UNITED STATES ENVIRONMENTAL PROTECTION AGENCY
REGION III- OFFICE OF COMMUNICATIONS AND GOVERNMENT RELATIONS
1650 Arch Street Philadelphia, Pennsylvania 19103-2029
Phone - 215/814-5100 Fax - 215/814-5102
EPA Environmental News
April 24, 1999
FOR IMMEDIATE RELEASE
For further information, contact:
EPA, Community Involvement Coordinator
Drake Soil Cleanup Complete; Plant Demobilization Begins
LOCK HAVEN, Pa.; April 24, 1999 - Analytical results for the final batch of Drake soil were received late yesterday, April 23, clearing the way for backfilling the clean soil on the property. Burners on the incinerator kiln and secondary combustion chamber were turned off at approximately 10:15 p.m., allowing the plant to cool down gradually.
"This success," said the U.S. Environmental Protection Agency's (EPA) deputy regional administrator for Region 3, Thomas C. Voltaggio, "is the direct result of unprecedented cooperation and dedication among the Drake Cleanup Team."
The Drake team is composed of the EPA, the Pennsylvania Department of Environmental Protection (DEP), the U.S. Army Corps of Engineers and OHM Remediation Services Corp. as well as numerous supporting subcontractors and vendors.
Voltaggio went on to say, "Earth Day this year, April 22, was an auspicious event for the Drake project. At 6 a.m. that day, the last soil from this former chemical plant site was treated in the incinerator. A second major milestone also took place at the Drake site this week. On April 21, the team completed one full year without a lost time accident. Such a safety achievement is rare in industrial operations of this sort. This commitment to safety - to safety in the workplace and to safety for the local community - has been the hallmark of this entire project."
Michael C. Welch, DEP's regional environmental protection manager, added, "The Department is very pleased that this project has been completed successfully. We now need to work to find a beneficial new use for this property which laid unproductive for so many years."
"When we began last March," Voltaggio continued, "we told the community to expect the process to take about 18 months. Through the hard work and dedication of the team, we have been able to safely complete work in less than 14 months."
During the combined operations phase and earlier risk and trial burn phase, a total of more than 290,000 tons of material was treated and tested for backfill on the property.
As soon as the incinerator cools, crews will immediately begin the demobilization process, during which time the plant will be dismantled, decontaminated and hauled away. Dismantling the incinerator will take about 75 days, while the full demobilization process will take about six months. Before the team departs, the site will be regraded and a vegetative cover will be established. Myrtle Street, which has been closed to traffic during the operations, will be resurfaced and reopened to traffic.
The Drake Chemical Superfund Site consists of about ten acres of land that hosted a chemical manufacturing and processing facility. Due to improper handling and storage methods, chemicals from the facility spilled, leaked or seeped into the soil. The most hazardous of more than 200 chemicals left on the property was Beta-naphthylamine, a proven bladder carcinogen. Because of the level of contamination and the volume of soil that had to be cleaned, on-site incineration was chosen as the best treatment method.

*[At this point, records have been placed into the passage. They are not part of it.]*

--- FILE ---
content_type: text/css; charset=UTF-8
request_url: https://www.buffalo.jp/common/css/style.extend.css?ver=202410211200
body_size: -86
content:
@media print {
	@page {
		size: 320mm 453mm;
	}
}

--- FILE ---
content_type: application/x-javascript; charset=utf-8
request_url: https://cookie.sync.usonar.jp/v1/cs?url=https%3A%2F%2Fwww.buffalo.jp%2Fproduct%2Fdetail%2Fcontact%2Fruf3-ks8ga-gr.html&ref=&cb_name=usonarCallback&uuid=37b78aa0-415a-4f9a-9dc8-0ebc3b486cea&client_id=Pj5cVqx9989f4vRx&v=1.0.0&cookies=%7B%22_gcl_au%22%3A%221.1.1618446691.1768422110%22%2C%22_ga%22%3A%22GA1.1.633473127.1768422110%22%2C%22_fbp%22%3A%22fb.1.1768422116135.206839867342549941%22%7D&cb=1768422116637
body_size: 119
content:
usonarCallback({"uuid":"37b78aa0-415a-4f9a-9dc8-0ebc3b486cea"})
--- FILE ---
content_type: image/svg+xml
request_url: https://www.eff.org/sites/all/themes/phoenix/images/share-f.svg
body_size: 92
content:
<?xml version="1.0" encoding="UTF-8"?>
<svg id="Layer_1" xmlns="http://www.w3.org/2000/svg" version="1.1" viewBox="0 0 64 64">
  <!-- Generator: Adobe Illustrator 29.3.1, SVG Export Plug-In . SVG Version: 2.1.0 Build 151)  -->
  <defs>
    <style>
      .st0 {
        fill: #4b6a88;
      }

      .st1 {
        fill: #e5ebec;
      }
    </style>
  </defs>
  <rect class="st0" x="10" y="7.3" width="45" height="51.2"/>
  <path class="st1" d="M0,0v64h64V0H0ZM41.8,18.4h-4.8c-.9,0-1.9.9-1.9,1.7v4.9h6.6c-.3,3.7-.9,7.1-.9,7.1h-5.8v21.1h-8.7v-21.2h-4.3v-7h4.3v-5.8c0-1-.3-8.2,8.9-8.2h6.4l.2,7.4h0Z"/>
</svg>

To handle the planned cleanup, a temporary, state-of-the-art incinerator was erected on the Drake property. Following tests and risk assessments, the incinerator began treating soil on March 4, 1998, and operated around the clock, seven days a week. Once treated, soil was analyzed to assure it met strict health standards before it was placed back on the property.
Ensuring the safety of the Lock Haven community throughout the Drake cleanup has been the paramount goal for the Drake Team. To confirm the safety of the cleanup process, the team implemented an unprecedented series of trial test burns and risk assessment studies based on the results of the trial test burns.
Only after confirming the safety of the process did the team begin processing soil in March 1998. The team continued to verify safety throughout operations by monitoring emissions at the site and throughout the community. Real-time weather telemetry and air plume modeling were used throughout the project to assure that adverse weather conditions would not produce an increased health risk if emissions increased above the norm.
A long-term environmental study that analyzes samples of moss and leaves has shown no increase in the amount of dioxin or heavy metals that had been found in the area before the incinerator was installed. In addition, daily tests of the treated soil and regular stack emissions tests have confirmed the reliability and safety of the soil cleanup project.
The weather data and air modeling information was made available on Internet web pages that the community could access. Another Internet web site provided daily situation reports and will continue providing news releases and other periodic communications.
The Drake Team published and distributed a monthly newsletter to more than 11,000 households in the area. A real-time computer display of plant operating characteristics was installed at the local newspaper office where reporters and community residents could monitor incinerator operations as they occurred.
Another part of the safety program involves worker safety. Daily safety briefings along with constant training assured that the people working on the site could perform their duties safely. This attention to safety will continue as the Drake Cleanup Team proceeds with demobilization and restoration of the site over the next six months.